> _APPLY WHAT YOU READ_
1. Using the Micropholis article, answer these questions:
(a) What role does Christian Sidor hold at the Burke Museum of Natural History & Culture?
(b) Before this find, where had Micropholis specimens come from?
(c) Among how many Early Triassic amphibians in the Southern Hemisphere is Micropholis now only the second found in more than one region?
2. Reproduce everything in the Micropholis article from "Paleontologists had to" down to "of in person.".

> _PASSAGE_
___
Paleontologists had to adjust to stay safe during the COVID-19 pandemic. Many had to postpone fossil excavations, temporarily close museums and teach the next generation of fossil hunters virtually instead of in person.
But at least parts of the show could go on during the pandemic -- with some significant changes.
"For paleontologists, going into the field to look for fossils is where data collection begins, but it does not end there," said Christian Sidor, a University of Washington professor of biology and curator of vertebrate paleontology at the UW's Burke Museum of Natural History & Culture. "After you collect fossils, you have to bring them to the laboratory, clean them off and see what you've found."
Among other adaptations during the pandemic, Sidor and his UW colleagues have spent more time cleaning, preparing and analyzing fossils excavated before the pandemic, as well as managing new pandemic-related struggles -- such as a misplaced shipment of irreplaceable specimens.
For Sidor's team, a recent triumph came from an analysis -- led by UW postdoctoral researcher Bryan Gee -- of fossils of Micropholis stowi, a salamander-sized amphibian that lived in the Early Triassic, shortly after Earth's largest mass extinction approximately 252 million years ago, at the end of the Permian Period. Micropholis is a temnospondyl, a group of extinct amphibians known from fossil deposits around the globe. In a paper published May 21 in the Journal of Vertebrate Paleontology, Gee and Sidor report on the first occurrence of Micropholis in ancient Antarctica.
"Previously, Micropholis was only known from South African specimens," said Gee. "That isolation was considered fairly typical for amphibians in the Southern Hemisphere during the Early Triassic. Each region -- South Africa, Madagascar, Antarctica, Australia -- will have its own set of amphibian species. Now, we're seeing that Micropholis was more widespread than previously recognized."
Out of more than 30 Early Triassic amphibians in the Southern Hemisphere, Micropholis is now only the second found in more than one region, according to Gee. That is surprising given Earth's geography. In the Early Triassic, most of Earth's continents were connected as a part of a single, large landmass, Pangea. Places like South Africa and Antarctica were not as far apart as they are today, and may have had similar climates. Some scientists theorize that these closely placed regions could harbor different amphibian species as a consequence of the end-Permian mass extinction.
"It had been proposed that there were only small populations of survivors and low movement of species in the Early Triassic, which could have explained these regional differences," said Gee.
Finding Micropholis in two regions may indicate that this species was a "generalist" -- adaptable to many types of environments -- and could easily spread after the mass extinction.
Alternatively, it's possible that many other amphibians actually lived in multiple regions, like Micropholis, but paleontologists haven't found evidence yet. While some Southern Hemisphere regions like South Africa have been well sampled, others have not -- like Antarctica, which in the Early Triassic was relatively temperate, but is today largely covered by ice sheets.
___
> _GIVEN ENTRIES_
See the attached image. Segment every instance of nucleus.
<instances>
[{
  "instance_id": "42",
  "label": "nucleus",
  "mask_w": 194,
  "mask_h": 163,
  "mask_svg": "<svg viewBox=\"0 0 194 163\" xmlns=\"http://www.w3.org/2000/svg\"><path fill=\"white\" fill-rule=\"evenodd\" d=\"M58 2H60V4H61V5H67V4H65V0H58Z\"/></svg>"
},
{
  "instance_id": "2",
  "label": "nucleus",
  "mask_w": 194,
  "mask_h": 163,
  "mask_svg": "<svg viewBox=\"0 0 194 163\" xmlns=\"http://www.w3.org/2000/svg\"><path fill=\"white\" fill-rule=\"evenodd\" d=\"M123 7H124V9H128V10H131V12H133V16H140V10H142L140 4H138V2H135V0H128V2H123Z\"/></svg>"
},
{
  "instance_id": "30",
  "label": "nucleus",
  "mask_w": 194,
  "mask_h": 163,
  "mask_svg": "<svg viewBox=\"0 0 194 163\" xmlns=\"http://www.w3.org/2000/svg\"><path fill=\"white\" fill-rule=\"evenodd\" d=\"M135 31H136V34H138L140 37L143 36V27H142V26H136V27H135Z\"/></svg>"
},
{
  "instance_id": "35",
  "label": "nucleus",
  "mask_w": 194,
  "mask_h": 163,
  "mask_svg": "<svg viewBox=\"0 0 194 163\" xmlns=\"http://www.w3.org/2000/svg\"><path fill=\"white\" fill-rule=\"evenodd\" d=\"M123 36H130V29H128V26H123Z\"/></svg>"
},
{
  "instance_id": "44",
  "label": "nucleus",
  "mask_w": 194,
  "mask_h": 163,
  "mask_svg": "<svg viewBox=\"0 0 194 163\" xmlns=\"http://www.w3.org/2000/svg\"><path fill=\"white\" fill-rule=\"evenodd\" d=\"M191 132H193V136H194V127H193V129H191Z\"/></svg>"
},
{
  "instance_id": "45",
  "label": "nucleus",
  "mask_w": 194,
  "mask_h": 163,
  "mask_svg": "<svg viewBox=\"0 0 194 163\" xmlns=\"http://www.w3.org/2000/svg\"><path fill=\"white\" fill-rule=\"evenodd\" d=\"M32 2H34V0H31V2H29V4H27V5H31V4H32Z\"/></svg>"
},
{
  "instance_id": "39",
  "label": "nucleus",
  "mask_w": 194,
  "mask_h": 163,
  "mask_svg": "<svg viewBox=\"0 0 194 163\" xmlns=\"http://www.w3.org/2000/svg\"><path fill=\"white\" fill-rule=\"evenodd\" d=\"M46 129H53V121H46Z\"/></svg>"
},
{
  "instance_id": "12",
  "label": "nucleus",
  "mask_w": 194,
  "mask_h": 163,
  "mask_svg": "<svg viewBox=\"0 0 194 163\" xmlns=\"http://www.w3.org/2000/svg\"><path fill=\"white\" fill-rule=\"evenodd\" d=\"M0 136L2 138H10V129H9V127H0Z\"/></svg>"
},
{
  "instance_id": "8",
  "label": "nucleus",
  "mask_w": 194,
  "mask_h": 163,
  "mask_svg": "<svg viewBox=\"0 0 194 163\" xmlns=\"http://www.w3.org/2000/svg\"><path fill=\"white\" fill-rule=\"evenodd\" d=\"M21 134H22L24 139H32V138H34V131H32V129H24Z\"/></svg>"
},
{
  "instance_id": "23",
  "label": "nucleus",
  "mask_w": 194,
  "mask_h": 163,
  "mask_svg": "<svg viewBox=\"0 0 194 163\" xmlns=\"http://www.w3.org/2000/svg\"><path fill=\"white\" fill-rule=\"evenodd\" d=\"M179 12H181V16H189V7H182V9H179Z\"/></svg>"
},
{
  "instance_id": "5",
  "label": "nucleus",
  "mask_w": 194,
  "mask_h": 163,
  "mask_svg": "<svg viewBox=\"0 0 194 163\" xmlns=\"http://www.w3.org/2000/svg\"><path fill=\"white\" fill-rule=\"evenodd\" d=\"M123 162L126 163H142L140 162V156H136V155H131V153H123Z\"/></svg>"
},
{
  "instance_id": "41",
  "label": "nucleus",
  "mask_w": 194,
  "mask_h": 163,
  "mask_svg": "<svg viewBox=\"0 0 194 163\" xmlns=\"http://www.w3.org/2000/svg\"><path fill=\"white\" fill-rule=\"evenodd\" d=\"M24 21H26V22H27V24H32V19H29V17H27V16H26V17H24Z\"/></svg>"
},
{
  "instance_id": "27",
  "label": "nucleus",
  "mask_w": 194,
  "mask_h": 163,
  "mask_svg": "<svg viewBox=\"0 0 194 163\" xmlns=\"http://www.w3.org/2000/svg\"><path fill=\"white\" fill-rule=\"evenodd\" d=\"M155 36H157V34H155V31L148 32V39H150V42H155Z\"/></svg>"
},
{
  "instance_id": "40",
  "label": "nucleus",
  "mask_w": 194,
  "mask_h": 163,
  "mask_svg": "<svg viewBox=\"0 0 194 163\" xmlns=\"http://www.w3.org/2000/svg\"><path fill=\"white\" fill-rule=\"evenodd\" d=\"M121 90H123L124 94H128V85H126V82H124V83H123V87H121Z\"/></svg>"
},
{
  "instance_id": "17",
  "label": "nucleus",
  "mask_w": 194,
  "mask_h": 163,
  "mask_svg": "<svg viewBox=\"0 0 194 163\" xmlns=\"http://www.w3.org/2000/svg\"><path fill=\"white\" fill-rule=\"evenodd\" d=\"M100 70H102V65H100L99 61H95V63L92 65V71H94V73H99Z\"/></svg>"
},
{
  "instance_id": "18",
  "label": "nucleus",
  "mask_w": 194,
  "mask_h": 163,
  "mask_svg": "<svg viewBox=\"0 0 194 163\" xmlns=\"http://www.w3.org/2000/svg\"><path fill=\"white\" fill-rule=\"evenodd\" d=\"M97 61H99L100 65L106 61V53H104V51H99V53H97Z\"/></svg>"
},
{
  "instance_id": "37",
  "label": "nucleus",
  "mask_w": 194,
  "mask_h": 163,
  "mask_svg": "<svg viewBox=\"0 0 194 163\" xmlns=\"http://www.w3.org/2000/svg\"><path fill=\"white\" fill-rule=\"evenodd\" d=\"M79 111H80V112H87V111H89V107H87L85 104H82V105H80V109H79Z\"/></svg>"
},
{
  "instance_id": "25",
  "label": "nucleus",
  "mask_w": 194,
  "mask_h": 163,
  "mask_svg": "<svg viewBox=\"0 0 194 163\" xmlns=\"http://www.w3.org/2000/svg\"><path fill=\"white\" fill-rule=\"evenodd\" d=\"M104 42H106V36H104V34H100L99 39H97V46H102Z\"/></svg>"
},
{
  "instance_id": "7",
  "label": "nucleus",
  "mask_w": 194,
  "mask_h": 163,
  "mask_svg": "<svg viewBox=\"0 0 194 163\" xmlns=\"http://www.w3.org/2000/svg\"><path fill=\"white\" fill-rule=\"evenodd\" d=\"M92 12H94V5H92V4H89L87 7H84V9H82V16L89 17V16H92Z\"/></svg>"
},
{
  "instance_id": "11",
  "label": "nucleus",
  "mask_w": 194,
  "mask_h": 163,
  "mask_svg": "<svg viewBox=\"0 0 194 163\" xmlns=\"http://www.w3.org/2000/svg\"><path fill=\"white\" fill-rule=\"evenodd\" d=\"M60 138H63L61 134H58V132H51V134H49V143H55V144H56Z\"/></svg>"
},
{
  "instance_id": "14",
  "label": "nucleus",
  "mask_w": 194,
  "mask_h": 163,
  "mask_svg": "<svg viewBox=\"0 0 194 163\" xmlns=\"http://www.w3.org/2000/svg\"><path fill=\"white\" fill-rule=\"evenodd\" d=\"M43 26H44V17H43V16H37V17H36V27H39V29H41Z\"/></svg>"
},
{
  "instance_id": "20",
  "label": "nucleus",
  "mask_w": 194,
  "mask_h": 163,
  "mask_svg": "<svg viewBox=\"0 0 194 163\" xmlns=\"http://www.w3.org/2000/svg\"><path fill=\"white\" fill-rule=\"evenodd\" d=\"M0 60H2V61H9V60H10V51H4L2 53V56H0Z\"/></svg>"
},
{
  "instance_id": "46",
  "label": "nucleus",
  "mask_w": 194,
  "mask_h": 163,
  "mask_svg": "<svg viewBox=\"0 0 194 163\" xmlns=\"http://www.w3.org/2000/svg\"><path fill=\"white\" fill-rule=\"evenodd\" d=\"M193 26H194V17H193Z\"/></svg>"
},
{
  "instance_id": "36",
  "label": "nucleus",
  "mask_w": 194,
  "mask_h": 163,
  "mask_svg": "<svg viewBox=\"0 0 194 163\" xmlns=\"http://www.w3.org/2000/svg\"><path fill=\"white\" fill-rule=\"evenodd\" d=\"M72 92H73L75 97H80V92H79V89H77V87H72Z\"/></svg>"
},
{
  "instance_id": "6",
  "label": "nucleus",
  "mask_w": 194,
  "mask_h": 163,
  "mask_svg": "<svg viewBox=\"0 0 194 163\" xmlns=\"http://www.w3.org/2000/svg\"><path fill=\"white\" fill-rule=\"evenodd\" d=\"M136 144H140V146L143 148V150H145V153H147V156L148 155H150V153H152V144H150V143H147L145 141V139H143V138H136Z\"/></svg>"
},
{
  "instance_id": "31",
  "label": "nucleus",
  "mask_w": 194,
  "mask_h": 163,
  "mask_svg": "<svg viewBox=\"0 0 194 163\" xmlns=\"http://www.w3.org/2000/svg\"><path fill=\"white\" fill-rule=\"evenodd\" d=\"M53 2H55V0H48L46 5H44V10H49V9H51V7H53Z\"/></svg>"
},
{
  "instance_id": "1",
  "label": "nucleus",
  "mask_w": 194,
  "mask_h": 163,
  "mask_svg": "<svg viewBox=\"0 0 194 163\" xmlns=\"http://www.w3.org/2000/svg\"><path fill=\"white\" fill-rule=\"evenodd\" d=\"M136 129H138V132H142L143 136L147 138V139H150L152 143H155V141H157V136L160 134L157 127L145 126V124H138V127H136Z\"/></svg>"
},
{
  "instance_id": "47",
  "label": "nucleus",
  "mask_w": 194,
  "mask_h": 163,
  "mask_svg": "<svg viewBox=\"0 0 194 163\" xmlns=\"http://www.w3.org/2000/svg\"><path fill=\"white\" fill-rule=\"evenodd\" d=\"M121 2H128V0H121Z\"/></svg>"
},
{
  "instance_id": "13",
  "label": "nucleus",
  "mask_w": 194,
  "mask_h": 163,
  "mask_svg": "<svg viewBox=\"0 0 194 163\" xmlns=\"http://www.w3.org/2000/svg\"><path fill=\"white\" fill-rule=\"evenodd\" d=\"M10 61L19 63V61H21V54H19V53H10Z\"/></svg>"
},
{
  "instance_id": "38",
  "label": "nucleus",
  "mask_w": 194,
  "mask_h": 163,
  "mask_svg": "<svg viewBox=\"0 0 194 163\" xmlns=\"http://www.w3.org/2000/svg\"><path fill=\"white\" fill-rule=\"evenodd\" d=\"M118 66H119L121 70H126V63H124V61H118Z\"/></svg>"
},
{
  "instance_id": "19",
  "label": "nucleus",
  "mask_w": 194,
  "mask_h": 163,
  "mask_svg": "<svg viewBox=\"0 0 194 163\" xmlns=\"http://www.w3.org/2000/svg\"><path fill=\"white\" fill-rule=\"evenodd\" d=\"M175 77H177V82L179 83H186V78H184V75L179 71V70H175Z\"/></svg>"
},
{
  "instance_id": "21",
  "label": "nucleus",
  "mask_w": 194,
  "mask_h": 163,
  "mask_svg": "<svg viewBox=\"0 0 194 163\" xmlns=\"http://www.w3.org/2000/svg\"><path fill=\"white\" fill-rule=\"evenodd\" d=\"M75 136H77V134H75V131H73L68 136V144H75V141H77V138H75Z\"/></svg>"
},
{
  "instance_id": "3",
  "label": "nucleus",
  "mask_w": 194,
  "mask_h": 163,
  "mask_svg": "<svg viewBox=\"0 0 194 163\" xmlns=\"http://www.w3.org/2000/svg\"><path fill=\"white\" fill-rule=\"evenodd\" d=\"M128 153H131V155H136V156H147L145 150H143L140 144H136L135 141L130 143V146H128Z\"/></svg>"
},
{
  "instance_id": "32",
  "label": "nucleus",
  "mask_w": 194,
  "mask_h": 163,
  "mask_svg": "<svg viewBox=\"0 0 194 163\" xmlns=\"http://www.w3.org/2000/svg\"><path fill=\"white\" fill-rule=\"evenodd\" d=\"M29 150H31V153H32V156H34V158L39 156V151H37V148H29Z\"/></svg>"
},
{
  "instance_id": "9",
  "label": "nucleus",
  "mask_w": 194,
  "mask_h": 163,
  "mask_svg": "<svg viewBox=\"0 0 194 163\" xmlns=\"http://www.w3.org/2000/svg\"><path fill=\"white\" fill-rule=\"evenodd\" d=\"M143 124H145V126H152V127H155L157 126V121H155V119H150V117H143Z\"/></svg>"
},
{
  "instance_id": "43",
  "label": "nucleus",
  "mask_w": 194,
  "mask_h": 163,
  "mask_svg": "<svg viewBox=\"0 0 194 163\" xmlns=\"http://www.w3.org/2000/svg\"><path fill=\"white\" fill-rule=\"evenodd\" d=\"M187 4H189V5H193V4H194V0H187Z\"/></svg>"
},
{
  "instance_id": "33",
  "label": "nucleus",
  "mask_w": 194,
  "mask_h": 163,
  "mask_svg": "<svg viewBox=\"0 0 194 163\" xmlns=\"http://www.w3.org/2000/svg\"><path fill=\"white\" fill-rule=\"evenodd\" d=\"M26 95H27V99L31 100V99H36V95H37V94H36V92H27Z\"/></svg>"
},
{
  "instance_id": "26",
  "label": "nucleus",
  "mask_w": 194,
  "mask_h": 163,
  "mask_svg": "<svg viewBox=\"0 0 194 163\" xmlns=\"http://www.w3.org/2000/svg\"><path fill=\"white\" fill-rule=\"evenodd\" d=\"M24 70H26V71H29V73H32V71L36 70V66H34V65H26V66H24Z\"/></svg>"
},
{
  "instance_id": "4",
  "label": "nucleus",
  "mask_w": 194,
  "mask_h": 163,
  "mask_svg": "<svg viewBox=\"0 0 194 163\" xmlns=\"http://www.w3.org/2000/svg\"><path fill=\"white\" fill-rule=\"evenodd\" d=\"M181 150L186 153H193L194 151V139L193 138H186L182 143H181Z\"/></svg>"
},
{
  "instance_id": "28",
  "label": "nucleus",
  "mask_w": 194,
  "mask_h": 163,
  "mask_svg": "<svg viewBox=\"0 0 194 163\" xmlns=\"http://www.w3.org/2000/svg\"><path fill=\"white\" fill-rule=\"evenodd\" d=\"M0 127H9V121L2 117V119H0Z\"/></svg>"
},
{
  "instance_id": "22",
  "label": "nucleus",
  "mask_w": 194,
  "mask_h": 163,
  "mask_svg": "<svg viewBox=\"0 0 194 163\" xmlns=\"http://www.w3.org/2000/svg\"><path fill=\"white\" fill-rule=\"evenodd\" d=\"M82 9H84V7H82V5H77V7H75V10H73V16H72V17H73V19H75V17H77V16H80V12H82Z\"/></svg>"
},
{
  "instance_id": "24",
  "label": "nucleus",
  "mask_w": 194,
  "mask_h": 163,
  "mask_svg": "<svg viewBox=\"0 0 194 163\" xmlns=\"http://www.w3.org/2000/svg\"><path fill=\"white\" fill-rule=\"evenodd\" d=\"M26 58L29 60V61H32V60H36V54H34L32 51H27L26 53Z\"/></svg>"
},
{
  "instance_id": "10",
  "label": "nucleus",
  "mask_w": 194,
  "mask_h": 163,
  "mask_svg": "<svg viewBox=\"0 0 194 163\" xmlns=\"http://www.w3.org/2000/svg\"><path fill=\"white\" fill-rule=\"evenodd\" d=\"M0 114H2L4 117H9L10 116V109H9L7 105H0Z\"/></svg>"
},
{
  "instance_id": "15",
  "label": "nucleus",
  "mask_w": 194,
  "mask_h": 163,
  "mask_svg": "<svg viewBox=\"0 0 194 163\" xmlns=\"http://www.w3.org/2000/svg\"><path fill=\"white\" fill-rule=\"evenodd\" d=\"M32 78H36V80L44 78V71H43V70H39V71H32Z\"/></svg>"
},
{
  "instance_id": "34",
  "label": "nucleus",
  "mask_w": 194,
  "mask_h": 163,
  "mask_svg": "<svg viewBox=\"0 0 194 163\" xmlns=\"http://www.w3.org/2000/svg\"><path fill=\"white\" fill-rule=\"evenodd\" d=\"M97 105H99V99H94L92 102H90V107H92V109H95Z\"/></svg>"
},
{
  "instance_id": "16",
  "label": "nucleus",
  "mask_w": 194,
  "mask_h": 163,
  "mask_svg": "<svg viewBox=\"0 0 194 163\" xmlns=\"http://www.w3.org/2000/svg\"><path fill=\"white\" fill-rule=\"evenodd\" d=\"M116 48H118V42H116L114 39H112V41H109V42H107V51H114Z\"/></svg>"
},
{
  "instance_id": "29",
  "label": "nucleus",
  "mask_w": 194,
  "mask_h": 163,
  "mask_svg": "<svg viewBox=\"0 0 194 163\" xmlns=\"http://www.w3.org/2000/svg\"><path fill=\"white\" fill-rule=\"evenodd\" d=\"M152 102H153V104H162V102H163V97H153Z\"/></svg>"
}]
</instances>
___
> _RESPONSES BY ITEM NUMBER_
1.
(a) Curator of vertebrate paleontology
(b) South Africa
(c) More than 30

2.
Paleontologists had to adjust to stay safe during the COVID-19 pandemic. Many had to postpone fossil excavations, temporarily close museums and teach the next generation of fossil hunters virtually instead of in person.